##### Source excerpt

Generation by generation, sadly, we have been unlearning the older disciplines. There is now reason to fear that our institutions will not long endure. As John Adams said, “Our Constitution was made only for a moral and religious people. It is wholly inadequate to the government of any other.”4 Many of our political elites today, with the collusion of our media elites in Hollywood and in print and television journalism, are busy uprooting the biblical force from our institutions and practices. They are likely to reap the whirlwind, when families cannot hold, when lawlessness increases in the cities and rural areas, and the internal policemen—the personal consciences of citizens—have faded helplessly away. Only deep moral capital civilizes peoples, and this moral capital has an ecology of its own. It cannot be taken for granted. Destroy it, and in less than two generations a civilization tends to collapse.

Liberation Theology versus Creation Theology

Meanwhile, in turning attention to the poor, two underlying narratives have been developed in Catholic theology. One is liberation theology, and the other creation theology. The first narrative proceeds on the assumption that poverty is imposed from outside, as a matter of oppression. People are poor because someone else holds them down. (This is the proposition that the greatest of all Polish Communists, Leszek Kołakowski, called the basic Marxist stencil, to be applied to disparate situations all over the world.) The cure for this condition is to liberate the poor from their oppressors.

The operative passion in liberation theology is to bring down oppressors, rather than to assure the well-being of the poor from the bottom up. In liberation theology, not much is written about how the poor, relieved of their oppressors, are actually going to raise themselves up out of poverty. The Marxist narrative openly suggests that someone else—that is, the state—will lift them up. This narrative does not demand much in terms of individual effort and responsibility. And it fails to specify which social actions promote the creation of new wealth and which do not.

The second narrative, introduced by John Paul II in Sollicitudo Rei Socialis, chooses as its master narrative not liberation (from oppressors) but creation. It stresses for the first time in papal documents “the right to personal economic initiative”—an important part of the “subjectivity of the person.” Subjectivity means in this sense the ability of a person to become a conscious subject, an active agent, a creator.

In addition to this stress on the responsibility of the human person, Sollicitudo also stresses the right of societies to maintain their own unique character, the integrity of their own culture, and the historical source of their own spiritual unity; all these constitute the “subjectivity of society.” Thus, two types of subjectivity are stressed by John Paul II: the subjectivity of the person and the subjectivity of a society. What is noteworthy is the designation of these two as rights of human subjects, both alone and in their communities.

##########
##### Source data

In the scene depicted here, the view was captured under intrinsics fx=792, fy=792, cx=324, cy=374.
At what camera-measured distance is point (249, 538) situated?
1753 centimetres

##########

To-do list ::
A: In the excerpt on liberation and creation theology, which papal document first stressed "the right to personal economic initiative"?
B: Resume the excerpt on liberation and creation theology, picking up right after its final sentence.
The material is separate from the excerpt on liberation and creation theology.

Exercise responses ::
A: Sollicitudo Rei Socialis, by John Paul II.

B:
Creativity, therefore, is not only about the individual. It is also about the union, about the people, about the nation. For instance, that spiritual Polonia which has always held the Polish people together in their own culture, even when the territory of Poland has been—as so often in history—overrun and ruled by outsiders. So also, the dynamism of overcoming poverty lies in the creative capacities—the human capital—of the human person and his communities.

John Paul II drives this point home in Centesimus Annus, when he stresses that the cause of the wealth of nations is knowledge, know-how, and invention—in other words, human capital, the old caput, the seat of creative practicality.5 Here is where whole new industries are generated. Here is where scores of thousands (even millions) of new jobs come into being. Here is where multitudes of the poor become entrepreneurs in their own fields, shops, and enterprises, allowing for the development of a huge range of different talents never before so empowered in all of human history. The talents of the poor are immense. It is through creative theology and its novel institutions, practices, and habits of the heart that these come into flower.

It is not at all necessary that there should be poor people on this planet. The Creator of this world has made it abundantly fruitful for all, and has hidden within it huge resources for human wit to discover and put to use for all. To ask, “What causes poverty?” is an otiose question; for answering it would merely enable one to exclaim, “Oh, great! Now we can create more poverty.” Poverty is the natural condition of man, the most enduring condition of man. Poverty is what you get when people don’t know the causes of wealth. Poverty spreads in human systems that fail to ignite the cause of the wealth of nations—the creativity of every single human person.

I do not argue that creativity is the soul, heart, and end of Christian life. I argue only that it is the best means, probably the only means, of making the “preferential option for the poor” into a preference for the raising up of all the poor (by their own creativity) out of material poverty.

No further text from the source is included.